◆ Aim of the task: Below are some records; each one is to be set down again exactly.

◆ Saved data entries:
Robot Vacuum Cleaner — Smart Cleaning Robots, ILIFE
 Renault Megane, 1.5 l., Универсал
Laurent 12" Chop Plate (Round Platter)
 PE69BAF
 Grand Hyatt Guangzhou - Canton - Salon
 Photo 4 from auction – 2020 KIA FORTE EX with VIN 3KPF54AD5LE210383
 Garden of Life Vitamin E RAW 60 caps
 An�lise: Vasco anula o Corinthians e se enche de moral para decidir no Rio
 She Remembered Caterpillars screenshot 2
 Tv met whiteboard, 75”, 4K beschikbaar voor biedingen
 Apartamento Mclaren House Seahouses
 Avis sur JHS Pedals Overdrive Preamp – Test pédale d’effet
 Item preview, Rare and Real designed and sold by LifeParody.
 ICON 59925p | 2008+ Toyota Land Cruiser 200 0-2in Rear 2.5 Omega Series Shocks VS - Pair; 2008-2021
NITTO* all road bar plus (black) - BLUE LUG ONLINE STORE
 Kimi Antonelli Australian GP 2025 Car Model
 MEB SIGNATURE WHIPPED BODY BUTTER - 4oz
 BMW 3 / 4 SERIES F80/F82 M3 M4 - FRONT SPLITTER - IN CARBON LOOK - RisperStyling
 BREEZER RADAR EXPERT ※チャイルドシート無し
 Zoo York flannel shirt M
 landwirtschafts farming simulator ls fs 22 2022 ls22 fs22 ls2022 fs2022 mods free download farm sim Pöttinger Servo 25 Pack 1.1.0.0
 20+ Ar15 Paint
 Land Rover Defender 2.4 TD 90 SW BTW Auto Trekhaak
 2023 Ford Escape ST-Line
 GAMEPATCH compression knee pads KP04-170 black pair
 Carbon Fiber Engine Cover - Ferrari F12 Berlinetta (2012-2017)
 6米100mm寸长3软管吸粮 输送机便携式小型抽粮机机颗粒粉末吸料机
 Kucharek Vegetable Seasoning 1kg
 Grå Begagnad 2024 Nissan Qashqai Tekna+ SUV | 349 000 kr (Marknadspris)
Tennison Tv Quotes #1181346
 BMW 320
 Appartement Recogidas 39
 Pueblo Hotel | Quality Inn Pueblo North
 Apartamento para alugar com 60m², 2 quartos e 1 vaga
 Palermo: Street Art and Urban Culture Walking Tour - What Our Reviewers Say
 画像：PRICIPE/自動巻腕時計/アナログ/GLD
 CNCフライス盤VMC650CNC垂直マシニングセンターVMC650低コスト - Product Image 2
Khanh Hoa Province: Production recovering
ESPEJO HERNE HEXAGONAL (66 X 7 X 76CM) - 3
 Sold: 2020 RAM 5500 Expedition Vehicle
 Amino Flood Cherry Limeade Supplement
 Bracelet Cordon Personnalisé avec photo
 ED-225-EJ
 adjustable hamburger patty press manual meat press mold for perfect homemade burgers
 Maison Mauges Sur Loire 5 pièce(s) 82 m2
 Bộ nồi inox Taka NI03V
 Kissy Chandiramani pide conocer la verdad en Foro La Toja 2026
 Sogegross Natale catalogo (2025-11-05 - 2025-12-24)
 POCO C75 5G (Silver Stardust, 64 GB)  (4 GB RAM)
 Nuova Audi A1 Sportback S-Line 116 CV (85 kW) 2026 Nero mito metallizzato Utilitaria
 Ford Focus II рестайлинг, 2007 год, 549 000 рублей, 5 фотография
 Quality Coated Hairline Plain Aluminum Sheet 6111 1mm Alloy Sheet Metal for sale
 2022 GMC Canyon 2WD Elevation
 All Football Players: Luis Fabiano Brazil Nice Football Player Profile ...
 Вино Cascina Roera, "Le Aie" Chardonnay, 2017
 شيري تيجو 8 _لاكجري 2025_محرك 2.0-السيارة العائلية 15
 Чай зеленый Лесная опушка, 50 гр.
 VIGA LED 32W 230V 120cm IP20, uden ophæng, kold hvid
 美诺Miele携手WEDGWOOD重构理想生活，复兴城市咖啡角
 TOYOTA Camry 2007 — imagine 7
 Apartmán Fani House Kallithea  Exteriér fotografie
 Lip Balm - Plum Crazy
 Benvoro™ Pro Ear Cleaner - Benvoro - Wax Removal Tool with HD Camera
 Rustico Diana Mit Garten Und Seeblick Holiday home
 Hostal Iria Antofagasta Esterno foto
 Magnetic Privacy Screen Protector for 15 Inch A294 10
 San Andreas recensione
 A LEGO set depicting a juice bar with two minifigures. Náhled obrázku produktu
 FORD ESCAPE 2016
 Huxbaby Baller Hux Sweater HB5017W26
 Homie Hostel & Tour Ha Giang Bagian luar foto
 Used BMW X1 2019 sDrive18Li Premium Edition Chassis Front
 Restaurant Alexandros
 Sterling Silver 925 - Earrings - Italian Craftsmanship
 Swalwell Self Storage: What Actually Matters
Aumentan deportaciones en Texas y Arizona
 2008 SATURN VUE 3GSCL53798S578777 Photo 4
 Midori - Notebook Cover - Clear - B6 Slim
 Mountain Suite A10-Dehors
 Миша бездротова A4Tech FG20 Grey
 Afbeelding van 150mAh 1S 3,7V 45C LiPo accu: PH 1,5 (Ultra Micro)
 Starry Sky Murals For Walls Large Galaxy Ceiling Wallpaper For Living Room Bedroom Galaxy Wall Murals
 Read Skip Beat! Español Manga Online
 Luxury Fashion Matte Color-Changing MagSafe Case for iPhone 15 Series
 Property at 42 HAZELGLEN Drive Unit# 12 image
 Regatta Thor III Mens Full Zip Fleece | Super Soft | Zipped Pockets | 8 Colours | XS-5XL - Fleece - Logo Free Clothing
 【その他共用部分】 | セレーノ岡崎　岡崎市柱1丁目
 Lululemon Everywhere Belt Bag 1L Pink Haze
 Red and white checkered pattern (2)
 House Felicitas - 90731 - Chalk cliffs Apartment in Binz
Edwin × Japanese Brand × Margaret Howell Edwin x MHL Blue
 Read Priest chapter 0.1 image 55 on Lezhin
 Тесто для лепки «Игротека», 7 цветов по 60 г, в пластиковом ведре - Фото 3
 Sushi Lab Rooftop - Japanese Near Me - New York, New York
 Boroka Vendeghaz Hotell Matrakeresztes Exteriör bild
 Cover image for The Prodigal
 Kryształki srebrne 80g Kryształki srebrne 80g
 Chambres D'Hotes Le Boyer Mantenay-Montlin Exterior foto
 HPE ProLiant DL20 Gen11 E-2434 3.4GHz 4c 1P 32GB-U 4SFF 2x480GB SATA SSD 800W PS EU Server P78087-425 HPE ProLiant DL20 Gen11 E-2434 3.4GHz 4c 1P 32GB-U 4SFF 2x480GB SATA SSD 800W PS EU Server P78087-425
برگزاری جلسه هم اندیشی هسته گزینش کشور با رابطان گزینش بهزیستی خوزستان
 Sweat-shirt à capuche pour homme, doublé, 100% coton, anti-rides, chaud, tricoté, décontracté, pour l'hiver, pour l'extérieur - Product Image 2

◆ Solution to this task:
Robot Vacuum Cleaner — Smart Cleaning Robots, ILIFE
 Renault Megane, 1.5 l., Универсал
Laurent 12" Chop Plate (Round Platter)
 PE69BAF
 Grand Hyatt Guangzhou - Canton - Salon
 Photo 4 from auction – 2020 KIA FORTE EX with VIN 3KPF54AD5LE210383
 Garden of Life Vitamin E RAW 60 caps
 An�lise: Vasco anula o Corinthians e se enche de moral para decidir no Rio
 She Remembered Caterpillars screenshot 2
 Tv met whiteboard, 75”, 4K beschikbaar voor biedingen
 Apartamento Mclaren House Seahouses
 Avis sur JHS Pedals Overdrive Preamp – Test pédale d’effet
 Item preview, Rare and Real designed and sold by LifeParody.
 ICON 59925p | 2008+ Toyota Land Cruiser 200 0-2in Rear 2.5 Omega Series Shocks VS - Pair; 2008-2021
NITTO* all road bar plus (black) - BLUE LUG ONLINE STORE
 Kimi Antonelli Australian GP 2025 Car Model
 MEB SIGNATURE WHIPPED BODY BUTTER - 4oz
 BMW 3 / 4 SERIES F80/F82 M3 M4 - FRONT SPLITTER - IN CARBON LOOK - RisperStyling
 BREEZER RADAR EXPERT ※チャイルドシート無し
 Zoo York flannel shirt M
 landwirtschafts farming simulator ls fs 22 2022 ls22 fs22 ls2022 fs2022 mods free download farm sim Pöttinger Servo 25 Pack 1.1.0.0
 20+ Ar15 Paint
 Land Rover Defender 2.4 TD 90 SW BTW Auto Trekhaak
 2023 Ford Escape ST-Line
 GAMEPATCH compression knee pads KP04-170 black pair
 Carbon Fiber Engine Cover - Ferrari F12 Berlinetta (2012-2017)
 6米100mm寸长3软管吸粮 输送机便携式小型抽粮机机颗粒粉末吸料机
 Kucharek Vegetable Seasoning 1kg
 Grå Begagnad 2024 Nissan Qashqai Tekna+ SUV | 349 000 kr (Marknadspris)
Tennison Tv Quotes #1181346
 BMW 320
 Appartement Recogidas 39
 Pueblo Hotel | Quality Inn Pueblo North
 Apartamento para alugar com 60m², 2 quartos e 1 vaga
 Palermo: Street Art and Urban Culture Walking Tour - What Our Reviewers Say
 画像：PRICIPE/自動巻腕時計/アナログ/GLD
 CNCフライス盤VMC650CNC垂直マシニングセンターVMC650低コスト - Product Image 2
Khanh Hoa Province: Production recovering
ESPEJO HERNE HEXAGONAL (66 X 7 X 76CM) - 3
 Sold: 2020 RAM 5500 Expedition Vehicle
 Amino Flood Cherry Limeade Supplement
 Bracelet Cordon Personnalisé avec photo
 ED-225-EJ
 adjustable hamburger patty press manual meat press mold for perfect homemade burgers
 Maison Mauges Sur Loire 5 pièce(s) 82 m2
 Bộ nồi inox Taka NI03V
 Kissy Chandiramani pide conocer la verdad en Foro La Toja 2026
 Sogegross Natale catalogo (2025-11-05 - 2025-12-24)
 POCO C75 5G (Silver Stardust, 64 GB)  (4 GB RAM)
 Nuova Audi A1 Sportback S-Line 116 CV (85 kW) 2026 Nero mito metallizzato Utilitaria
 Ford Focus II рестайлинг, 2007 год, 549 000 рублей, 5 фотография
 Quality Coated Hairline Plain Aluminum Sheet 6111 1mm Alloy Sheet Metal for sale
 2022 GMC Canyon 2WD Elevation
 All Football Players: Luis Fabiano Brazil Nice Football Player Profile ...
 Вино Cascina Roera, "Le Aie" Chardonnay, 2017
 شيري تيجو 8 _لاكجري 2025_محرك 2.0-السيارة العائلية 15
 Чай зеленый Лесная опушка, 50 гр.
 VIGA LED 32W 230V 120cm IP20, uden ophæng, kold hvid
 美诺Miele携手WEDGWOOD重构理想生活，复兴城市咖啡角
 TOYOTA Camry 2007 — imagine 7
 Apartmán Fani House Kallithea  Exteriér fotografie
 Lip Balm - Plum Crazy
 Benvoro™ Pro Ear Cleaner - Benvoro - Wax Removal Tool with HD Camera
 Rustico Diana Mit Garten Und Seeblick Holiday home
 Hostal Iria Antofagasta Esterno foto
 Magnetic Privacy Screen Protector for 15 Inch A294 10
 San Andreas recensione
 A LEGO set depicting a juice bar with two minifigures. Náhled obrázku produktu
 FORD ESCAPE 2016
 Huxbaby Baller Hux Sweater HB5017W26
 Homie Hostel & Tour Ha Giang Bagian luar foto
 Used BMW X1 2019 sDrive18Li Premium Edition Chassis Front
 Restaurant Alexandros
 Sterling Silver 925 - Earrings - Italian Craftsmanship
 Swalwell Self Storage: What Actually Matters
Aumentan deportaciones en Texas y Arizona
 2008 SATURN VUE 3GSCL53798S578777 Photo 4
 Midori - Notebook Cover - Clear - B6 Slim
 Mountain Suite A10-Dehors
 Миша бездротова A4Tech FG20 Grey
 Afbeelding van 150mAh 1S 3,7V 45C LiPo accu: PH 1,5 (Ultra Micro)
 Starry Sky Murals For Walls Large Galaxy Ceiling Wallpaper For Living Room Bedroom Galaxy Wall Murals
 Read Skip Beat! Español Manga Online
 Luxury Fashion Matte Color-Changing MagSafe Case for iPhone 15 Series
 Property at 42 HAZELGLEN Drive Unit# 12 image
 Regatta Thor III Mens Full Zip Fleece | Super Soft | Zipped Pockets | 8 Colours | XS-5XL - Fleece - Logo Free Clothing
 【その他共用部分】 | セレーノ岡崎　岡崎市柱1丁目
 Lululemon Everywhere Belt Bag 1L Pink Haze
 Red and white checkered pattern (2)
 House Felicitas - 90731 - Chalk cliffs Apartment in Binz
Edwin × Japanese Brand × Margaret Howell Edwin x MHL Blue
 Read Priest chapter 0.1 image 55 on Lezhin
 Тесто для лепки «Игротека», 7 цветов по 60 г, в пластиковом ведре - Фото 3
 Sushi Lab Rooftop - Japanese Near Me - New York, New York
 Boroka Vendeghaz Hotell Matrakeresztes Exteriör bild
 Cover image for The Prodigal
 Kryształki srebrne 80g Kryształki srebrne 80g
 Chambres D'Hotes Le Boyer Mantenay-Montlin Exterior foto
 HPE ProLiant DL20 Gen11 E-2434 3.4GHz 4c 1P 32GB-U 4SFF 2x480GB SATA SSD 800W PS EU Server P78087-425 HPE ProLiant DL20 Gen11 E-2434 3.4GHz 4c 1P 32GB-U 4SFF 2x480GB SATA SSD 800W PS EU Server P78087-425
برگزاری جلسه هم اندیشی هسته گزینش کشور با رابطان گزینش بهزیستی خوزستان
 Sweat-shirt à capuche pour homme, doublé, 100% coton, anti-rides, chaud, tricoté, décontracté, pour l'hiver, pour l'extérieur - Product Image 2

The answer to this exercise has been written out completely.